Halle-Julia
42.500 Höhenmeter in 21 Tagen!
Julia lief so weit sie ihre Beine trugen. Entlang der Via Alpina, einem Fernwanderweg, quer durch die Alpen. Für das Teilstück Lenggries-Chamonix sind im Bergführer 43 Etappen angesetzt, wenn man stramm geht und keine Ruhetage einlegt. Da Julia aber läuft, und zwar schnell, dachte sie, es müsste in 21 Etappen machbar sein.
Das Projekt hat ihr weder ein Sponsor vorgeschlagen, noch hat die 34 -jährige Sportlerin die Presse vorher informiert. „Der Ausgang war ja ungewiss.“ Also hat sie zur Vorsicht nichts gesagt und es „einfach mal probiert, als persönliche Challenge quasi.“ Ihr gefiel die Idee, wie in guten alten Zeiten ohne Auto oder Flugzeug nur den Körper als Fortbewegungsmittel zu nutzen. Und sie wollte wissen, wie ihr trainierter Body darauf reagiert.

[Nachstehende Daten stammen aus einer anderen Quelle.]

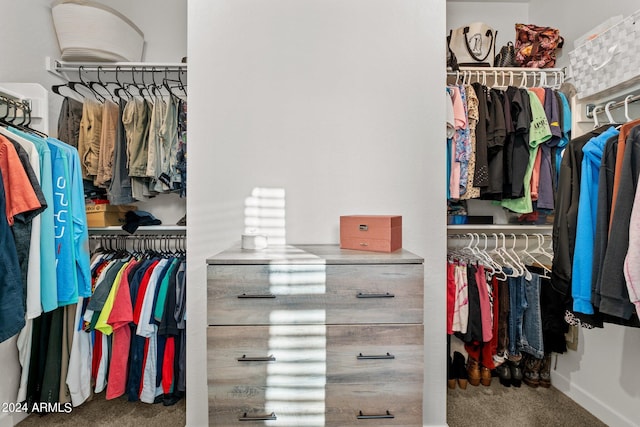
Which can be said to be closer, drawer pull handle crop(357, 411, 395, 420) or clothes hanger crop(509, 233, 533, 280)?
drawer pull handle crop(357, 411, 395, 420)

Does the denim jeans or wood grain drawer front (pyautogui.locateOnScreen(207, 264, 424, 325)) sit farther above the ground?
wood grain drawer front (pyautogui.locateOnScreen(207, 264, 424, 325))

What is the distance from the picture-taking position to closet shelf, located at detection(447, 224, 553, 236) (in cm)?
201

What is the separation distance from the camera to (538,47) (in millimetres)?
2123

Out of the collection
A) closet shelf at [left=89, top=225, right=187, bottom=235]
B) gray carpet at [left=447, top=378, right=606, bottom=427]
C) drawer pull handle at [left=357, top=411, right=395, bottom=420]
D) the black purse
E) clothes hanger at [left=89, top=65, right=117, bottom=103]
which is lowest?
gray carpet at [left=447, top=378, right=606, bottom=427]

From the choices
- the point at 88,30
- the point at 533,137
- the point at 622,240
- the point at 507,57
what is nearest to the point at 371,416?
the point at 622,240

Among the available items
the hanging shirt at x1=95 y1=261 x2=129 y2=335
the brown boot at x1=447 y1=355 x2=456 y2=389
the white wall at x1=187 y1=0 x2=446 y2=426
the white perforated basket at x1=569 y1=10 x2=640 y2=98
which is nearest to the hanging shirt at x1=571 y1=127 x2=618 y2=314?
the white perforated basket at x1=569 y1=10 x2=640 y2=98

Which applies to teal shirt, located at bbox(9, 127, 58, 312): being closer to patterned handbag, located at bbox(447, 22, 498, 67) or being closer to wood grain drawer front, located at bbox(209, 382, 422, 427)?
wood grain drawer front, located at bbox(209, 382, 422, 427)

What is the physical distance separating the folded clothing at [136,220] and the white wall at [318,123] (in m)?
0.58

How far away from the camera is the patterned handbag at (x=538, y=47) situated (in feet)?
6.96

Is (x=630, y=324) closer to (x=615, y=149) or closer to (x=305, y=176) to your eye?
(x=615, y=149)

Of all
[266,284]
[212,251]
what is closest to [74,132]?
[212,251]

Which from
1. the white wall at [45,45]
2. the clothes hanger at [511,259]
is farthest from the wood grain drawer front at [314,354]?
the white wall at [45,45]

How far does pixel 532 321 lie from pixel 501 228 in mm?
581

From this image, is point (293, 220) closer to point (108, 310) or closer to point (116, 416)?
point (108, 310)
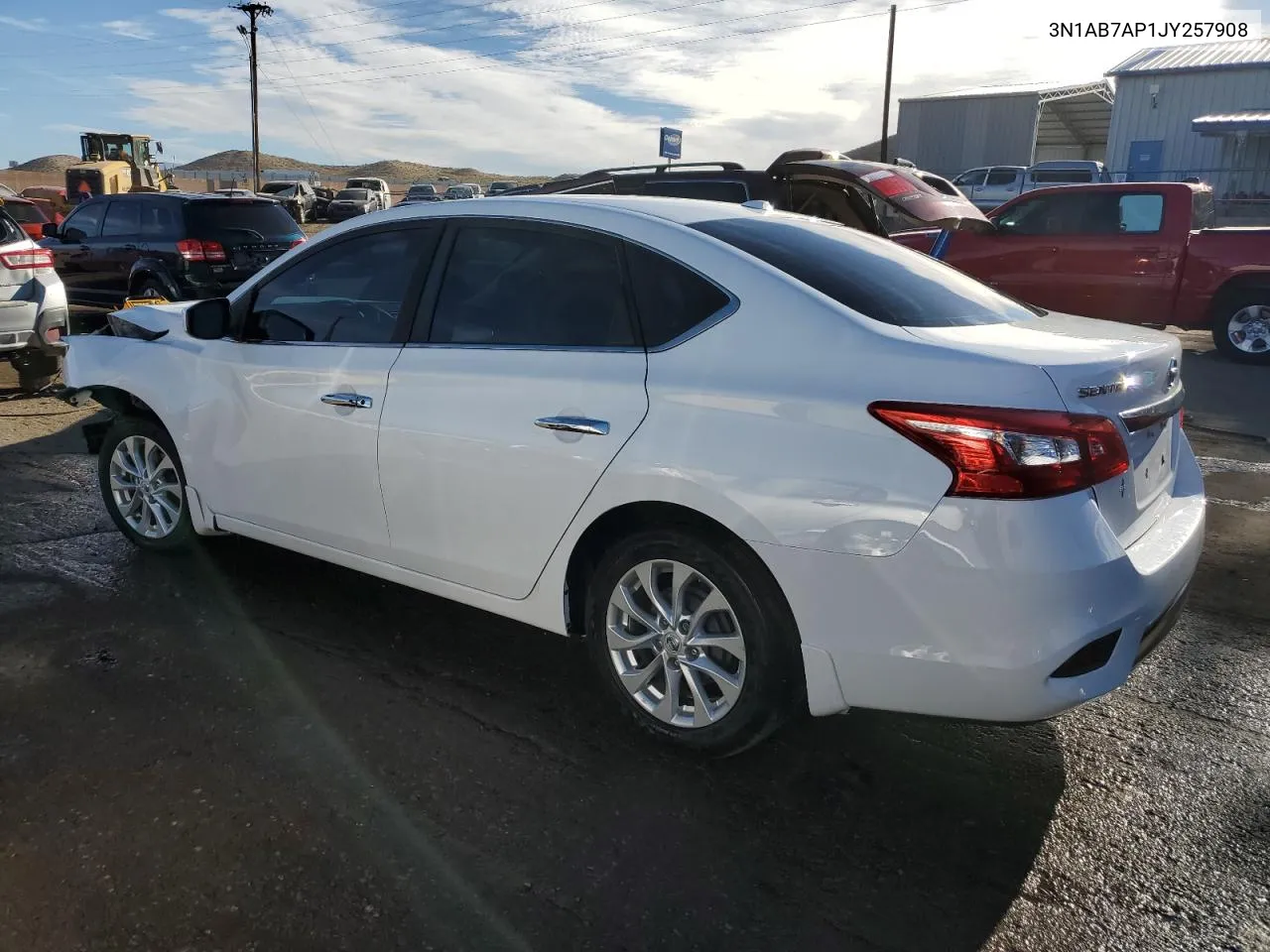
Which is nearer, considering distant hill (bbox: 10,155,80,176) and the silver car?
the silver car

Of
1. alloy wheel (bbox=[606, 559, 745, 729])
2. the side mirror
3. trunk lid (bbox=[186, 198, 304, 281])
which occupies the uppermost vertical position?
trunk lid (bbox=[186, 198, 304, 281])

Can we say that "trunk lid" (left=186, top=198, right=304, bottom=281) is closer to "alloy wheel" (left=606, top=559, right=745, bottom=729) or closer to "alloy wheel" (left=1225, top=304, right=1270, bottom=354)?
"alloy wheel" (left=606, top=559, right=745, bottom=729)

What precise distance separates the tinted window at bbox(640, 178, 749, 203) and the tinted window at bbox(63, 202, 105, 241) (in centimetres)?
747

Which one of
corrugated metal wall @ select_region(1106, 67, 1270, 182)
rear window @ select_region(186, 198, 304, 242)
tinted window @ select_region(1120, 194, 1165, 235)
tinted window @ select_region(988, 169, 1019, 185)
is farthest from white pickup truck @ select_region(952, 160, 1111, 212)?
rear window @ select_region(186, 198, 304, 242)

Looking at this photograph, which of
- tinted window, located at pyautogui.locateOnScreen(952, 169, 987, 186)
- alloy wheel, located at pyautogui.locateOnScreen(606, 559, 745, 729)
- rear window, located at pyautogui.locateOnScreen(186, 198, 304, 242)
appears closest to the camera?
alloy wheel, located at pyautogui.locateOnScreen(606, 559, 745, 729)

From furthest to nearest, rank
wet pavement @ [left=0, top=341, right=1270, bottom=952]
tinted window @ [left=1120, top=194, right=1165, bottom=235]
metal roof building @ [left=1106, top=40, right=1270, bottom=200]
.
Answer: metal roof building @ [left=1106, top=40, right=1270, bottom=200] < tinted window @ [left=1120, top=194, right=1165, bottom=235] < wet pavement @ [left=0, top=341, right=1270, bottom=952]

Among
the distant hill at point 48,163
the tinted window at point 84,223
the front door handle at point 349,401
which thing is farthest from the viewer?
the distant hill at point 48,163

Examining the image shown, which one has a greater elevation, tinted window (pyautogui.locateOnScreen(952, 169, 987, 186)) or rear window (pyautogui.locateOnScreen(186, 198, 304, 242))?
tinted window (pyautogui.locateOnScreen(952, 169, 987, 186))

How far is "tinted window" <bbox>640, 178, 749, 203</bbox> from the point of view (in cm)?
805

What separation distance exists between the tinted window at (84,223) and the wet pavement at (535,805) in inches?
376

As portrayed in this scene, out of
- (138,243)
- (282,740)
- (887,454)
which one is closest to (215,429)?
(282,740)

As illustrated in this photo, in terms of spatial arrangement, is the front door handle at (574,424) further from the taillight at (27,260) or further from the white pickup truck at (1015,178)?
the white pickup truck at (1015,178)

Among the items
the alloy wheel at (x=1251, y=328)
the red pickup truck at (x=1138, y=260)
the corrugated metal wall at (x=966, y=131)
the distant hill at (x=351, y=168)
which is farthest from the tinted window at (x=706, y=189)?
the distant hill at (x=351, y=168)

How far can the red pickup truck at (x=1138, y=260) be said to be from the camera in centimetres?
1088
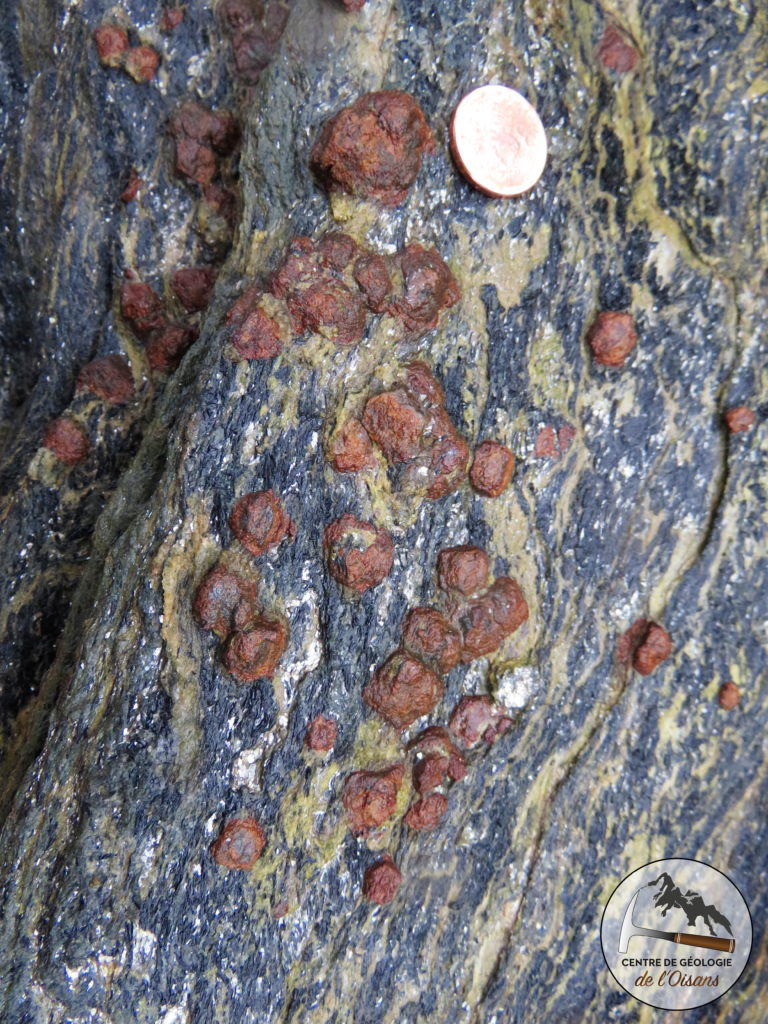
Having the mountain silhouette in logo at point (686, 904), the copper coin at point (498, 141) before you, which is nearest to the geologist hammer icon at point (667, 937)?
the mountain silhouette in logo at point (686, 904)

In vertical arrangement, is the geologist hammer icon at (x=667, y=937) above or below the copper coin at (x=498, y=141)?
below

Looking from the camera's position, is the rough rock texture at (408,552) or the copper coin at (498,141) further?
the copper coin at (498,141)

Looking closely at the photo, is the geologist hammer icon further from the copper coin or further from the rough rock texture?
the copper coin

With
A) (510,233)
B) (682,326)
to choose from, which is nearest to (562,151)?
(510,233)

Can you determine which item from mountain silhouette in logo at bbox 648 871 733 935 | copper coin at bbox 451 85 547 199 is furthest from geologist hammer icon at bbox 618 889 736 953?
copper coin at bbox 451 85 547 199

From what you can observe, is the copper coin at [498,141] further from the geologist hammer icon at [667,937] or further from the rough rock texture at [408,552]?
the geologist hammer icon at [667,937]

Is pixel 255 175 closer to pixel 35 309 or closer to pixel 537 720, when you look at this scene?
pixel 35 309
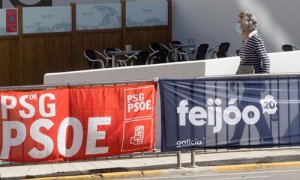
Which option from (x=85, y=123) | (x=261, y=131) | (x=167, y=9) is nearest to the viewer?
(x=85, y=123)

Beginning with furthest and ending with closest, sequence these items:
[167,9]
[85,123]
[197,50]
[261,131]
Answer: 1. [167,9]
2. [197,50]
3. [261,131]
4. [85,123]

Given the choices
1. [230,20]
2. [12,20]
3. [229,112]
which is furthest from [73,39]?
[229,112]

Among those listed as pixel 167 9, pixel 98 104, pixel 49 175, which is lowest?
pixel 49 175

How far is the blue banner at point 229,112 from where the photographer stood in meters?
11.9

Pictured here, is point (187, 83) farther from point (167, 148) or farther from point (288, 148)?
point (288, 148)

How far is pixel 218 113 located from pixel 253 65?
1.86 metres

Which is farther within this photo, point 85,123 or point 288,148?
point 288,148

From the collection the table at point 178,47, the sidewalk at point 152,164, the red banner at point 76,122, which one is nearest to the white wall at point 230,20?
the table at point 178,47

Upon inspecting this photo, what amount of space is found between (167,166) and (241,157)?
4.13ft

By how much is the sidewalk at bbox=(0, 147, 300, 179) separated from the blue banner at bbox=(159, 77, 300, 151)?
1.07 feet

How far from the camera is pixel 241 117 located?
12.2 m

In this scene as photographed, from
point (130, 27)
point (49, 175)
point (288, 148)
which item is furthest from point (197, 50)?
point (49, 175)

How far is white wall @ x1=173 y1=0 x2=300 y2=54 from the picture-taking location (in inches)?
947

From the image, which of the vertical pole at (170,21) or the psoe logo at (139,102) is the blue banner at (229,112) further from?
the vertical pole at (170,21)
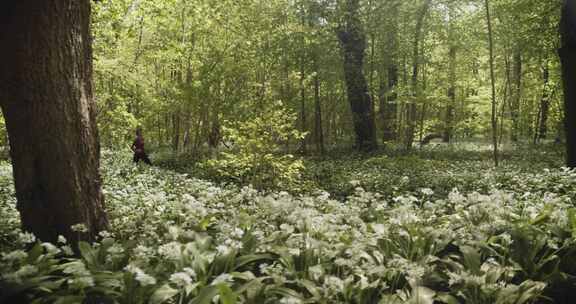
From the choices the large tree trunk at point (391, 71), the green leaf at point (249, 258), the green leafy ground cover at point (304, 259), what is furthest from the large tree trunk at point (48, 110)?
the large tree trunk at point (391, 71)

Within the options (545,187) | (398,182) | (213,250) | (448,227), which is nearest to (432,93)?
(398,182)

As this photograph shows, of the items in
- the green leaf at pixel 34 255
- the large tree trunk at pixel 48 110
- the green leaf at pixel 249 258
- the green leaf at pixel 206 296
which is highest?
the large tree trunk at pixel 48 110

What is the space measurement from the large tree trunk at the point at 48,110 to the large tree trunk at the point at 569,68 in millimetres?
8622

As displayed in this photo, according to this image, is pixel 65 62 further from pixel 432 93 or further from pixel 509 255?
pixel 432 93

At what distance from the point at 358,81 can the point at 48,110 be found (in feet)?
47.3

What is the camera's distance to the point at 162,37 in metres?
20.0

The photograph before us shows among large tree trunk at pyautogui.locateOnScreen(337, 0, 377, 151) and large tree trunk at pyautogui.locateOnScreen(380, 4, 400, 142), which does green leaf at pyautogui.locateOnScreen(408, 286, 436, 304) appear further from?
large tree trunk at pyautogui.locateOnScreen(337, 0, 377, 151)

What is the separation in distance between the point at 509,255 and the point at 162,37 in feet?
63.8

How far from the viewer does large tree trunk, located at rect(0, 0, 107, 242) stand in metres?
3.51

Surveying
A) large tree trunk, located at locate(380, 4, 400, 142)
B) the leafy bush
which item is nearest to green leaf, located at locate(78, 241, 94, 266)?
the leafy bush

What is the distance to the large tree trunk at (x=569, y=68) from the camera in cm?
792

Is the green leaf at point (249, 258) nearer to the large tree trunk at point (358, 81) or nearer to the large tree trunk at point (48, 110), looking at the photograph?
the large tree trunk at point (48, 110)

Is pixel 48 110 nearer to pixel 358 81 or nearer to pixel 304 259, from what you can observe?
pixel 304 259

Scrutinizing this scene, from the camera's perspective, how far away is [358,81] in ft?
55.2
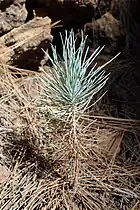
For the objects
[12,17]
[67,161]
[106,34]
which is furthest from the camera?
[106,34]

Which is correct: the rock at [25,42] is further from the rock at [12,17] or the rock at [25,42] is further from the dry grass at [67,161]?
the dry grass at [67,161]

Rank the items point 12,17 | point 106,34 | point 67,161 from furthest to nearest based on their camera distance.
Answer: point 106,34 → point 12,17 → point 67,161

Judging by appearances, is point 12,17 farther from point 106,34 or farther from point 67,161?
point 67,161

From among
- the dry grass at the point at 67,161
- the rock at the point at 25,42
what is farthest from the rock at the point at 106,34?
the dry grass at the point at 67,161

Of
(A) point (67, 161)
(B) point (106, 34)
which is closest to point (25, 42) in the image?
(B) point (106, 34)

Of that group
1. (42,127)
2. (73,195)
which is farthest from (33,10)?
(73,195)

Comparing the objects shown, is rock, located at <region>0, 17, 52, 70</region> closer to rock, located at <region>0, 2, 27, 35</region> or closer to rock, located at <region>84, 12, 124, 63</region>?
rock, located at <region>0, 2, 27, 35</region>

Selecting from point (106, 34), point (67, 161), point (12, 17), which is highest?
point (12, 17)

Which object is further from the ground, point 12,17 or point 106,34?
point 12,17

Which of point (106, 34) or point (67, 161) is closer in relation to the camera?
point (67, 161)
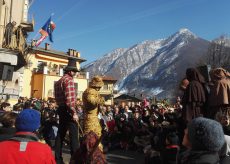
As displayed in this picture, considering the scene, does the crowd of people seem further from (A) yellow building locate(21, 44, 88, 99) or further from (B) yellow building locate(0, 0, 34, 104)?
(A) yellow building locate(21, 44, 88, 99)

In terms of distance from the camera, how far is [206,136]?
3.38 m

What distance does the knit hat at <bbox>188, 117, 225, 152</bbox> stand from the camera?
3373mm

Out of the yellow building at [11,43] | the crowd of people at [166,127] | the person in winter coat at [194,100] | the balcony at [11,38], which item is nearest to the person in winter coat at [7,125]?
the crowd of people at [166,127]

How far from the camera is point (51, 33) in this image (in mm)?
39250

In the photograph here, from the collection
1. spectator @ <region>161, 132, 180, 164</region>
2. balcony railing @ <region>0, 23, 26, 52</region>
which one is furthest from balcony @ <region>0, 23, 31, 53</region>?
spectator @ <region>161, 132, 180, 164</region>

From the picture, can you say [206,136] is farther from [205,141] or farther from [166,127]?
[166,127]

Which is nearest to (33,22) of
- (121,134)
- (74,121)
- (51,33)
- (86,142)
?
(51,33)

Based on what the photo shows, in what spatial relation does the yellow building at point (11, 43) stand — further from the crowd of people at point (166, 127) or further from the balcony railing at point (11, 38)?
the crowd of people at point (166, 127)

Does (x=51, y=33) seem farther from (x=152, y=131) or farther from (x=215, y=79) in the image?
(x=215, y=79)

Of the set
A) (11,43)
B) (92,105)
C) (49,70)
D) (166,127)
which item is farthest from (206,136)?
(49,70)

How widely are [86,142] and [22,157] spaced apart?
1.44 metres

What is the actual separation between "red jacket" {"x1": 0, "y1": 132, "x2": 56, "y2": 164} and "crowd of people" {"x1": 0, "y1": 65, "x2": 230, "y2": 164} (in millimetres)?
123

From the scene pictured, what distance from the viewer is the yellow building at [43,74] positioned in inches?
2400

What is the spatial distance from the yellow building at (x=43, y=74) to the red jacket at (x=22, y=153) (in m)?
55.2
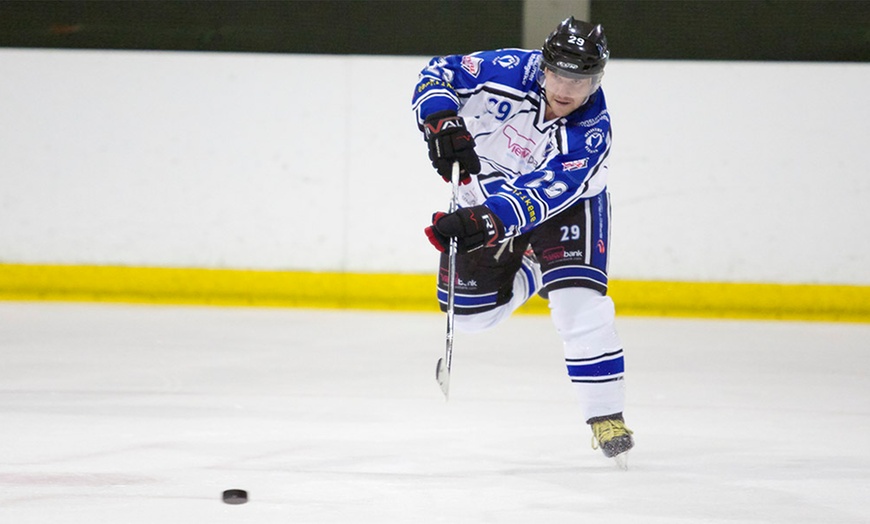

Julia Böttger ist Trailrunnerin, das heißt sie läuft viel und gerne. Allerdings nicht auf Straßen, sondern in der freien Natur. Auf Forstwegen, Wanderwegen und Trampelpfaden. Kurzum: überall, außer auf Asphalt. Kommt sie dabei in alpines Gelände, ist das doppelt schön. Die Sportwissenschaftlerin ist gerne in den Bergen. Julia läuft für das „Salomon-Trailrunning-Team“ und gehört zu den Besten dieser Sportart. Bewerbe, in denen sie sich mit der Konkurrenz misst, tragen Namen wie z.B. „Ultra-Trail-Mont-Blanc“. Dass man beim UTMB 166 Kilometer rund um den Mont Blanc auf Hochgebirgswegen und über Pässe in circa 30 Stunden läuft, kann man sich kaum vorstellen. Dass „Trailschnittchen“ – diesen Spitznamen haben ihr Laufkollegen verpasst ¬– dies relativ locker stemmt und leidenschaftlich gerne tut, muss einem Respekt abringen.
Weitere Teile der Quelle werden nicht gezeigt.